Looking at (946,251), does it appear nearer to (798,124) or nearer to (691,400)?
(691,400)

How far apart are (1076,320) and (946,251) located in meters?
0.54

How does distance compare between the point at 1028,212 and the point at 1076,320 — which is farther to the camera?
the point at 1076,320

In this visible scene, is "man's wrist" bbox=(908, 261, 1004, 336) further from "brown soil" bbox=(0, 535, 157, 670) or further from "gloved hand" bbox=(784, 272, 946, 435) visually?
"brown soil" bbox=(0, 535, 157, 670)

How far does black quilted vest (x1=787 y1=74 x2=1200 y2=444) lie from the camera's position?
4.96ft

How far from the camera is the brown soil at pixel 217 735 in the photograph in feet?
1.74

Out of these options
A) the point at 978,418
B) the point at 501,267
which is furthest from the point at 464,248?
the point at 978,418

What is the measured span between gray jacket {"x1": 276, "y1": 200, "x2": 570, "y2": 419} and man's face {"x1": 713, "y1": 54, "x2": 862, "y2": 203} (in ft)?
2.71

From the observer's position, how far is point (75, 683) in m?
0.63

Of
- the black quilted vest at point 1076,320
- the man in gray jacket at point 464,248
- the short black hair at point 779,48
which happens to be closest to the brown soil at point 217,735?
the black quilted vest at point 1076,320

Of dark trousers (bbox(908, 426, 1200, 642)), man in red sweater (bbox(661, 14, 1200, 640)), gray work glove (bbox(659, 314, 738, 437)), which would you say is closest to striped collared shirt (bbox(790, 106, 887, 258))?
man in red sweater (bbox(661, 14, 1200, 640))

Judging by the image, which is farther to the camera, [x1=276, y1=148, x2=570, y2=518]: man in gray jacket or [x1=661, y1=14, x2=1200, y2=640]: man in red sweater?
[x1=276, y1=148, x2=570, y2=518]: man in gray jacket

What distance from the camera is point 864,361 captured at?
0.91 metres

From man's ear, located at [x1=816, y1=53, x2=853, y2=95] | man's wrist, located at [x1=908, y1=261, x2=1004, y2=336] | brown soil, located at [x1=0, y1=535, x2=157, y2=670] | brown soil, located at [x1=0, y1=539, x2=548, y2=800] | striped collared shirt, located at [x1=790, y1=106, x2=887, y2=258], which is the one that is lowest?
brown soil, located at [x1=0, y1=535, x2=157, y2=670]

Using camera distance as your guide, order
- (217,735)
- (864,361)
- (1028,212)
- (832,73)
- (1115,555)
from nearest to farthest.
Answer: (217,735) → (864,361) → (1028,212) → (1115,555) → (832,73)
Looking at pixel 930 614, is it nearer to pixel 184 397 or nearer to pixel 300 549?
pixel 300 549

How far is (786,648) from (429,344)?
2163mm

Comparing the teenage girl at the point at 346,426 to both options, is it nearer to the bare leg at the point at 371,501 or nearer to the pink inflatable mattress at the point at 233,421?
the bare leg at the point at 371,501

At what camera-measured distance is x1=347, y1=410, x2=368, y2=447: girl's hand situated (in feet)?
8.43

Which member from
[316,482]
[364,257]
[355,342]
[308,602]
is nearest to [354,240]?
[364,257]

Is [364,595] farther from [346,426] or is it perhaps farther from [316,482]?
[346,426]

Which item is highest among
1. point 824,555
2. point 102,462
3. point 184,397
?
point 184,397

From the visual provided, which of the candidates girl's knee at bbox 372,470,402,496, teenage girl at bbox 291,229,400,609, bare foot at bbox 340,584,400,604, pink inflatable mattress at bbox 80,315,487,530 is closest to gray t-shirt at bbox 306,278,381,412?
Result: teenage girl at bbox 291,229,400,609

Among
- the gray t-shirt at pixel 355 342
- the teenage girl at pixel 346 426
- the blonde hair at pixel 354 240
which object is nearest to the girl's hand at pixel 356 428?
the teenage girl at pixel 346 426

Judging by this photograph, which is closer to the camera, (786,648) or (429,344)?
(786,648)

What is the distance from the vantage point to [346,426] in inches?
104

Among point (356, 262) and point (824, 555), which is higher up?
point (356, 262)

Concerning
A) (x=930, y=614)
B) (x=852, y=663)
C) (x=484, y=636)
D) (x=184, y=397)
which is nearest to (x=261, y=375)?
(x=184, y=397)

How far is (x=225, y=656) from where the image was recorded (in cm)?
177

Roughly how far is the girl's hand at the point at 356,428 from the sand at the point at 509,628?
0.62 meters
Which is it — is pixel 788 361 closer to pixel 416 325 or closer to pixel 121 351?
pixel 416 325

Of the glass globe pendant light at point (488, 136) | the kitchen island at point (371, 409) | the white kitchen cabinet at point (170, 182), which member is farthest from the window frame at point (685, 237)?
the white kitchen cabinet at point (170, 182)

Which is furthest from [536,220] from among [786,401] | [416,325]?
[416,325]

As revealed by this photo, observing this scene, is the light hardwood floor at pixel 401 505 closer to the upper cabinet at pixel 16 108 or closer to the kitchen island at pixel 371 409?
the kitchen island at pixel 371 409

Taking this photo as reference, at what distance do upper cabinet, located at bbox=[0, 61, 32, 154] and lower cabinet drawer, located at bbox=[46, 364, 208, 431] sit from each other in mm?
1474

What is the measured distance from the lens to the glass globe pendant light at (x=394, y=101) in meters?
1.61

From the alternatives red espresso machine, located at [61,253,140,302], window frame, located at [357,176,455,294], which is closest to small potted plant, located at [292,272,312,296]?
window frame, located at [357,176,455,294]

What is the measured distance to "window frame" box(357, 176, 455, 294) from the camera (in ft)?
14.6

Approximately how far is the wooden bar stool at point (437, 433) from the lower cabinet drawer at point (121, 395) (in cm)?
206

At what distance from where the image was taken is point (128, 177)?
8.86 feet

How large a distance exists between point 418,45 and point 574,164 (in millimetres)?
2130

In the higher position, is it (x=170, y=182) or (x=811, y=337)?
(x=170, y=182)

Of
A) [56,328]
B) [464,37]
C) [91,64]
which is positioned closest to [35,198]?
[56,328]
#####
## Stated goal
Reproduce verbatim the items between the line holding "Among point (356, 262)" and the line holding "0.62 meters", inclusive.

## Response
Among point (356, 262) and point (824, 555), which is higher up?
point (356, 262)

Concerning
A) (x=930, y=614)
B) (x=852, y=663)
C) (x=484, y=636)
D) (x=184, y=397)
which is nearest to (x=261, y=375)?
(x=184, y=397)

How far is (x=225, y=656) from where the image was recorded (in cm)?
177

Roughly how far is the girl's hand at the point at 356,428 from the sand at the point at 509,628?
0.62 meters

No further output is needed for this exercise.